These results highlight two important aspects that shape top-down effects. Firstly, the standing stock of a group determines whether changes therein matter for the overall zooplankton prey availability (e.g., small phytoplankton versus coccolithophores). Secondly, the grazing preference determines if and how zooplankton can switch to a different prey (e.g., small phytoplankton and coccolithophores versus diatoms). The small zooplankton group in our model grazes preferentially on small phytoplankton and coccolithophores, and the polar macrozooplankton grazes mainly on diatoms. While the spatial distribution of polar macrozooplankton is confined to south of 50°S and north of 50°N, this group out-competes here the small zooplankton group due to its higher grazing efficiency. In the remaining ocean, grazing of the small-phytoplankton group dominates. A variety of grazing formulations are used in biogeochemical models which differ in how they describe prey switching and total grazing pressure, suggesting that using a different grazing parametrization can change the simulated grazing pressure on individual phytoplankton groups (Vallina et al., 2014). Nonetheless, given the good agreement of the simulated biomass fields in our simulations with observational data (Figures 3A and B and S4), we are confident that the qualitative dynamics of the feedbacks triggered by the addition of CO2 dependencies also hold across grazing parameterizations. The complexity of modelled trophic interactions with partially unexpected feedbacks was also highlighted by Dutkiewicz et al. (2021), who showed that a small reduction in the abundance of one species can increase the total phytoplankton standing stock due to shifts to slower growing grazers and the freeing up of limiting nutrients, which is comparable to the cascading effects in our model. In the following, we discuss regional changes in phytoplankton biomass concentrations.

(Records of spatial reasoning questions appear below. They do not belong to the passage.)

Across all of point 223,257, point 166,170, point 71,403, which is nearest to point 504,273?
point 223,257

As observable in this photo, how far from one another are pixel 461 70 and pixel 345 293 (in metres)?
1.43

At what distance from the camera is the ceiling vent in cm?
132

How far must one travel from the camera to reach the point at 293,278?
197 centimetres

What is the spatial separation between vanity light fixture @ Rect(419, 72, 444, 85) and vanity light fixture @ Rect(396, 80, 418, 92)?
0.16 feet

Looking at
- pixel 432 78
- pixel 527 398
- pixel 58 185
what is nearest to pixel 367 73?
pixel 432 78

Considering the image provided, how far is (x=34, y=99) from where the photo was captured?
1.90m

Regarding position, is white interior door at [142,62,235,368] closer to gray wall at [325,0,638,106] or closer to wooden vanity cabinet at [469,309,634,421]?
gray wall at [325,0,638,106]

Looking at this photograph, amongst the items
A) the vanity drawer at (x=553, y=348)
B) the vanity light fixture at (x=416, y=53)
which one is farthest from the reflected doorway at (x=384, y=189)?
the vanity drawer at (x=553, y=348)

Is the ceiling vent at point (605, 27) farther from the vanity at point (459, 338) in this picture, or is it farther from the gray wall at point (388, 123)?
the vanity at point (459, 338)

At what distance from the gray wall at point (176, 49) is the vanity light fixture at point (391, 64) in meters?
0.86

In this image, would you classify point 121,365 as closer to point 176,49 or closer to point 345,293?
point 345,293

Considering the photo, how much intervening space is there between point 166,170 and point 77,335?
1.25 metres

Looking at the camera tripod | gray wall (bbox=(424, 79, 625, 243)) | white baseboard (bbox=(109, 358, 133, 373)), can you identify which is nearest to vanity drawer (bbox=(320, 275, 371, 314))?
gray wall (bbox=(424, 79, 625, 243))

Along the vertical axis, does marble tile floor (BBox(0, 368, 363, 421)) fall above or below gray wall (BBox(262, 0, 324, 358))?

### 4.1. Cascading effects cause fewer small phytoplankton in the preindustrial ocean and more diatoms in the future Southern Ocean

In the preindustrial global ocean, small-phytoplankton biomass is lower compared to present-day CO2 levels. Increasing levels of small-phytoplankton biomass over the last decades have also been shown in field and laboratory studies, with the projection of further increasing biomass with ongoing climate change (Daufresne et al., 2009; Peter and Sommer, 2012; Pinkerton et al., 2021). This beneficial effect has been associated with joint warming and increasing CO2 (Hare et al., 2007; Feng et al., 2009). However, our model results suggest that even the carbonation effect alone, mainly caused by the large growth increase from preindustrial to present-day CO2 levels, can lead to increasing biomass of small phytoplankton.

In the future Southern Ocean our model reveals a shift to less small phytoplankton and more diatom biomass compared to present-day CO2 levels (Figures 5B and C and 6H). This advantage of diatoms over small phytoplankton is driven mainly by decreasing grazing pressure on diatoms (Figure 8B). In nature, the advantage of diatoms at future oceanic conditions may be further enhanced by alterations in the diatom species composition. Laboratory and mesocosm studies reveal that under ocean acidification, diatoms likely shift towards larger species (Tortell et al., 2008; Wu et al., 2014; Bach et al., 2019), changing community size structures and composition and having implications on the food web and biogeochemical cycling (Finkel et al., 2009; Alvarez-Fernandez et al., 2018). As currently we do not include cell size structure within a phytoplankton group in our model, accounting for shifts in this important trait (Dutkiewicz et al., 2015) could be a step forward to assess implications on export fluxes, with POC export likely increasing due to the higher biomass and ballasting of large diatom cells. While in parts of the Southern Ocean, a deepening of the mixed layer depth has been observed and modelled for recent years (Hauck et al., 2015; Panassa et al., 2018; Sallée et al., 2021) and future projections (Hauck et al., 2015), other regions may experience a temperature-driven stronger stratification (Constable et al., 2014). Small phytoplankton, because of their lower nutrient requirement, typically follow Southern Ocean diatom blooms that have drawn down nutrient concentrations (Irion et al., 2021). Similarly, a shoaling of the mixed layer would be more advantageous to small phytoplankton than for diatoms (Dutkiewicz et al., 2015; Petrou et al., 2016). Our results indicate, however, that increasing CO2 levels may dampen the nutrient-driven advantage of small phytoplankton over diatoms in the future Southern Ocean (Figure 6H).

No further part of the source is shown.